Designs became less innovative and crisp, more wobbly and me-too familiar. Then in the 90s, after steadfastly resisting the genre on solid principle, came Honda's first SUVs, then, it's first six-cylinder engines, large minivans and even pickups. While the concept of 15-mpg Hondas entered our consciousness, memories of 45-mpg Civics grew more distant as its cars grew ever larger, to the point where they're bigger today than old Accords ever were. And Accords themselves grew concomitantly more bloated through the years, with increasingly bland designs meant to make them seem more mainstream. Excepting, of course, today's rarest of Accord variants, the oddball Crosstour.
An embarrassing, jacked up 4-wheel-drive fastback model that can only have drawn inspiration from BMW's abominable X6 sports activity coupe; the Crosstour weighs almost 4000 pounds, has limited rear seat room and the nimble cornering responses of Chris Christie riding a wounded sperm whale. I refuse to believe that Sochiro Honda, the company's brilliant founder, would have signed off on this car.
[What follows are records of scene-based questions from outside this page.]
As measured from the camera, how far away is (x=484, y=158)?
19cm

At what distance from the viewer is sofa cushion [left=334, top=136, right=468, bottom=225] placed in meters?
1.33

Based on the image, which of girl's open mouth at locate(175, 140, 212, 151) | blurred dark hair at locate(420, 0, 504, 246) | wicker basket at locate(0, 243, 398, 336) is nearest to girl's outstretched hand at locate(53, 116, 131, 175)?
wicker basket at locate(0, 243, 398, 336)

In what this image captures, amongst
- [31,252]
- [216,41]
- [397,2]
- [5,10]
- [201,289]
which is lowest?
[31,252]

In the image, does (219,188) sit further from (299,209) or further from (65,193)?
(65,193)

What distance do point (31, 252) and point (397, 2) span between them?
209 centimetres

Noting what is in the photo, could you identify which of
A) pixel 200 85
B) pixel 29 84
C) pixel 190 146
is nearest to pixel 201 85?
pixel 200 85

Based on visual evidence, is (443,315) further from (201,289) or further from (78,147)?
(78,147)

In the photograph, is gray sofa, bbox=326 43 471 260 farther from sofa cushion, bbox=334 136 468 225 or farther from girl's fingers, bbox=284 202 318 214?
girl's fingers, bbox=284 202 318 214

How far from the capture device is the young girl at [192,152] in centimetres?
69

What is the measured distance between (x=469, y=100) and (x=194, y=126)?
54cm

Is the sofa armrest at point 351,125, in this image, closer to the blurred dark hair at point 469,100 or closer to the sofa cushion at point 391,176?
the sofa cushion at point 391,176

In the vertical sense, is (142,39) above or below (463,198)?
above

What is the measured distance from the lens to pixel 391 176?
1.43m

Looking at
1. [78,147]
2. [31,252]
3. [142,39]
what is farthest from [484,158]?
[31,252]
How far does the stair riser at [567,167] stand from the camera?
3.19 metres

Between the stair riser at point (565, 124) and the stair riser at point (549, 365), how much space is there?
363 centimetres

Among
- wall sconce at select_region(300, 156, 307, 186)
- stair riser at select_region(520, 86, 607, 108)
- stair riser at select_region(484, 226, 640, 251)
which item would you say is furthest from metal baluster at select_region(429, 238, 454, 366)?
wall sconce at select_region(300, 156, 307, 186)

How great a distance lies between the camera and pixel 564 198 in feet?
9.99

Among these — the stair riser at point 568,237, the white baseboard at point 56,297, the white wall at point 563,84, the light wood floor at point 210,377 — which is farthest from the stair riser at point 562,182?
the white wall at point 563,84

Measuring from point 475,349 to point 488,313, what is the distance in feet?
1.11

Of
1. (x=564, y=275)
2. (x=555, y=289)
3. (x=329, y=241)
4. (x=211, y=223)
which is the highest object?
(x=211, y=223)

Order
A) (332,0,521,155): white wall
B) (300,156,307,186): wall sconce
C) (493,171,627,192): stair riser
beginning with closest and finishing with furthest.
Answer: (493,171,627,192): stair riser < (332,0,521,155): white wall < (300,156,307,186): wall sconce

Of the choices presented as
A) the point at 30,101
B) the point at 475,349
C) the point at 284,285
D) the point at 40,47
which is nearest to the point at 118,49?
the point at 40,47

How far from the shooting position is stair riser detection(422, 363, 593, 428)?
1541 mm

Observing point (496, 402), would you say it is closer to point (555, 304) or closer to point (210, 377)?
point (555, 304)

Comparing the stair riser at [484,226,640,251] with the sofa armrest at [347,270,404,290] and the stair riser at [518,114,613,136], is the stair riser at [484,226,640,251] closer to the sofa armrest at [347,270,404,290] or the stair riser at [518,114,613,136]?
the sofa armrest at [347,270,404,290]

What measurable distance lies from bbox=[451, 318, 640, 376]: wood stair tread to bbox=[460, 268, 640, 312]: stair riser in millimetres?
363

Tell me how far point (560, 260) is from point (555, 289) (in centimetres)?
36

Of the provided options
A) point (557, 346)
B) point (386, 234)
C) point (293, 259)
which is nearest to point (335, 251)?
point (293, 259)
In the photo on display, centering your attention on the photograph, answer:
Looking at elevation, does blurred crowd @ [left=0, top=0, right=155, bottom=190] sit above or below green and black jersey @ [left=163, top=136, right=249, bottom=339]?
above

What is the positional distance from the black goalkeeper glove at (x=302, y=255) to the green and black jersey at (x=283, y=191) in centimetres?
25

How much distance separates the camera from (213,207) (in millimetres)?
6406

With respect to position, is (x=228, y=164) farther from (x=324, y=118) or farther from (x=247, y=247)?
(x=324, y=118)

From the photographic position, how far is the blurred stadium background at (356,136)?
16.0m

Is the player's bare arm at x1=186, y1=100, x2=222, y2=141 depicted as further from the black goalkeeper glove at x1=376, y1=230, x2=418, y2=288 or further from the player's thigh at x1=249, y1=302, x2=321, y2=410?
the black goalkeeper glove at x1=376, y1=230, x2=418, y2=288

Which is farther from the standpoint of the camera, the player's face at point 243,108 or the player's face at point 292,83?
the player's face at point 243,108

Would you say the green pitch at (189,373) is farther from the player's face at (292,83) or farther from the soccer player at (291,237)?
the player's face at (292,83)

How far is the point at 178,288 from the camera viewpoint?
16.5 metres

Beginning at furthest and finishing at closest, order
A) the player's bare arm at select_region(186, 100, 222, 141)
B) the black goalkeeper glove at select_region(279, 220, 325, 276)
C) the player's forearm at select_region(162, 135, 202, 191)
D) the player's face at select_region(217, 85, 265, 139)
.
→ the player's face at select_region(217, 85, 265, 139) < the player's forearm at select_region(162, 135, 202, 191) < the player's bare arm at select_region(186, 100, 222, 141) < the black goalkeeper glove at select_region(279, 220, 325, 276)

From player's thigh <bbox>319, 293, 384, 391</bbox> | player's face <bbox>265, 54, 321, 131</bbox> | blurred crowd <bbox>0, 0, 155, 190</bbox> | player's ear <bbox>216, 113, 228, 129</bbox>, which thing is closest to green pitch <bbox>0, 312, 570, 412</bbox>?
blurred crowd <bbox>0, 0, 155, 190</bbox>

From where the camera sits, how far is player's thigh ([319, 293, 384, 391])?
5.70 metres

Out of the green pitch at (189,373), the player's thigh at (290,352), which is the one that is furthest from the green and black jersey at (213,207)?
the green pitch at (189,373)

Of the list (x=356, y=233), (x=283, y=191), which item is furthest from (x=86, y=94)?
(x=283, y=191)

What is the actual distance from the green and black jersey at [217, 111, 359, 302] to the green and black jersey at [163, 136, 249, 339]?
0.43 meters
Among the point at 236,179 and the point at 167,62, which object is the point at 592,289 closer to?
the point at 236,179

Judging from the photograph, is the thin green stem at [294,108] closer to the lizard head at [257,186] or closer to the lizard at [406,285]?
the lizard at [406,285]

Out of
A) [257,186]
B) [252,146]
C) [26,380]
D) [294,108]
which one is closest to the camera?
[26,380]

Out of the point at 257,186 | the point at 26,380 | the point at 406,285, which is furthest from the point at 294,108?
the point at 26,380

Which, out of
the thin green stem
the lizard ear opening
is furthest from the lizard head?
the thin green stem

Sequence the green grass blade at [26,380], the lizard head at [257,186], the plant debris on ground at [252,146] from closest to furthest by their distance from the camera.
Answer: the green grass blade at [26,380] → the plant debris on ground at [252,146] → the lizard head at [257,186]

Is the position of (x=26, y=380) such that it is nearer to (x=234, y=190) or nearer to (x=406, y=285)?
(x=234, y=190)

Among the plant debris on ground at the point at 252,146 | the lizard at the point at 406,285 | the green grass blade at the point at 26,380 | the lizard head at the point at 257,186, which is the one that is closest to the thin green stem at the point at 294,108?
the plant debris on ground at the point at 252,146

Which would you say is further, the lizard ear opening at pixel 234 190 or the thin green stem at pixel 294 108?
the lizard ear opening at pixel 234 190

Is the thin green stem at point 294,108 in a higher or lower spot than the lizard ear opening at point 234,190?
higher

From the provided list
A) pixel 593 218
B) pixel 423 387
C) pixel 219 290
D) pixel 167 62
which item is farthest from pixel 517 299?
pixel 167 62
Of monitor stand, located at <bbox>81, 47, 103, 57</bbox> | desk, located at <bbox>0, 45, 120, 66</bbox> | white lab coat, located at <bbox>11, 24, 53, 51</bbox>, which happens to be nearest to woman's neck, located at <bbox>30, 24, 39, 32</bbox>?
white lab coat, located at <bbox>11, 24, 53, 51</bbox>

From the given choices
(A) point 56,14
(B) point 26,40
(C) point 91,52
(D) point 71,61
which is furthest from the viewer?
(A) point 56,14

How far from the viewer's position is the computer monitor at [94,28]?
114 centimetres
Indeed, it might have forced him to commit hari-kari.
Listening to the conventional wisdom and that fiendishly misleading siren of industry, market research, Honda has canned Civic and (non-Crosstour) Accord hatchbacks and wagons for the American market while endlessly beefing up its crossover offerings. Though the hatchback Fit slots in approximately where the old Civic rode, it came late to the party, does not lead its class in fuel economy the way Hondas once did, and it is not particularly engaging to drive. Besides, the Fit is only one model among many. Possibly too many.
After building the world's first commercially available hybrid, the two-seat Insight of 1999, Honda failed to follow it up in a timely fashion, belatedly launching a less than awe-inspiring four-door Insight whose most notable feature is its styling similarity to Toyota's vastly more successful Prius. Had it the courage of its convictions, Honda could've owned the hybrid realm. Instead it plays catch up. (BTW, Consumer Reports doesn't much care for the slow-selling Civic Hybrid, which it also declined to recommend.)
Capping its 2011 woes to date, Honda recently reported a fourth straight month of double digit sales losses. You can blame tragic events in Japan, but the truth is Honda sales had already been falling in the year that preceded the earthquake. Credit the competition, from rising stars like Hyundai and Kia, to established major league hitters like Nissan, Volkswagen, Ford and GM. But don't forget to blame Honda. For longer than we'd care to remember, it's been throwing, not pitching. Good managers ought to know, it's time to try something else.